The companies most positioned to fix this are the hyperscalers and large enterprises that have the most to lose from ecosystem collapse. A few of them have started to act. Google contributes meaningfully to projects like Chromium and V8. Microsoft’s acquisition of GitHub shifted the company from open source antagonist to significant contributor. These are real changes. They don’t come close to matching the scale of extraction that the industry conducts every day.
The Infrastructure Tax Nobody Wants to Pay
Think of open source software as infrastructure. Roads, bridges, and electrical grids are also built by relatively small groups of people and used by vastly larger populations who mostly pay nothing at the point of use. The difference is that governments tax economic activity and direct some of that revenue toward maintaining shared infrastructure. Open source has no equivalent mechanism.

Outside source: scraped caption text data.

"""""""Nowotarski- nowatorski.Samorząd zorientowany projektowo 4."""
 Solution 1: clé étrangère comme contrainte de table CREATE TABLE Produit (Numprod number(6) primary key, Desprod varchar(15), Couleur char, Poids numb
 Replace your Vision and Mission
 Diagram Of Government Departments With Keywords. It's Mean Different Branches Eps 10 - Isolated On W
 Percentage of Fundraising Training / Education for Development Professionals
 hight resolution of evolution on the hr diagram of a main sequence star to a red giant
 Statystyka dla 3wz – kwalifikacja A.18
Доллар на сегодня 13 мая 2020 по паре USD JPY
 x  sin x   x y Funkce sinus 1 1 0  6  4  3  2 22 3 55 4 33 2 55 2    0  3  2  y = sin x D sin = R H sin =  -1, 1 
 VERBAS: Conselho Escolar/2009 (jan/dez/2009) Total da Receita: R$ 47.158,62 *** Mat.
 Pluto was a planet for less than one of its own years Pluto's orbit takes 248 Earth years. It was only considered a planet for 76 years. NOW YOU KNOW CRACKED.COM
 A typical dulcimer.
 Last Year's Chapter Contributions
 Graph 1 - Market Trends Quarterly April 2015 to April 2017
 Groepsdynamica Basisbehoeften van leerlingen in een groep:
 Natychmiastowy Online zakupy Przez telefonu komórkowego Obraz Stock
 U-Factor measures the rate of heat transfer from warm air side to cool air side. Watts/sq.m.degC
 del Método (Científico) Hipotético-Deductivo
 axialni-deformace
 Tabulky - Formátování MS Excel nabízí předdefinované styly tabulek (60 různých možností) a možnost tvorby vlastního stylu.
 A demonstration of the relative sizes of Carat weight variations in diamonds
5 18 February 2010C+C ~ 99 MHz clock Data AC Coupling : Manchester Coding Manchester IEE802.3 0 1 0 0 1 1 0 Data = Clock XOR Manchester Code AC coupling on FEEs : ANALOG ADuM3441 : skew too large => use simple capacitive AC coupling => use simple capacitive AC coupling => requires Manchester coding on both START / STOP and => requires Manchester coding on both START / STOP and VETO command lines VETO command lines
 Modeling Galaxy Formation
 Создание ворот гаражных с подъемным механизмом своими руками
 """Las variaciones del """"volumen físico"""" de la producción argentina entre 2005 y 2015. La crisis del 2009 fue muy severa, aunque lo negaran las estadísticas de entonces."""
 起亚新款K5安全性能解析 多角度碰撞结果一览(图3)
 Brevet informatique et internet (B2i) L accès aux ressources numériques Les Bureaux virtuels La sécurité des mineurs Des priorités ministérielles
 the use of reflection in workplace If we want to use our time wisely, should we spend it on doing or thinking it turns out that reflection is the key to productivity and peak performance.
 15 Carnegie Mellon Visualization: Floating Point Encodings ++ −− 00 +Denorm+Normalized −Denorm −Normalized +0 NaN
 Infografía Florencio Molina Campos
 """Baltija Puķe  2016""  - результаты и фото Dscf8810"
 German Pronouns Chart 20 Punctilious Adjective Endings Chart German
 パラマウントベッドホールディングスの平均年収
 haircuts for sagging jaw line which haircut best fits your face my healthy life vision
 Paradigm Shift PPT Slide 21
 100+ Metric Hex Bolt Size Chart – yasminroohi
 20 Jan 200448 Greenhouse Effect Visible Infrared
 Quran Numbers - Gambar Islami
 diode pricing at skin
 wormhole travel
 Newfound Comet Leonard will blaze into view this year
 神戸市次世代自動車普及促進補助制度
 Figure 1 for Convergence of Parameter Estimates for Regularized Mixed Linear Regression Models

The EU’s Cyber Resilience Act, which began taking shape in 2022, is one of the first serious attempts by any regulatory body to grapple with what happens when commercial products built on open source code have security failures. Its initial drafts alarmed the open source community by potentially placing liability on maintainers. The final direction moved toward requiring companies that commercialize open source software to take more responsibility for security. Whether this produces meaningful funding for maintainers or just additional compliance theater remains to be seen.
The most honest thing the industry could do is treat open source dependency as an operating cost and budget accordingly. Some companies do. Most don’t. Until the incentives change, the world’s most critical software will keep running on the goodwill of people who have every reason to stop.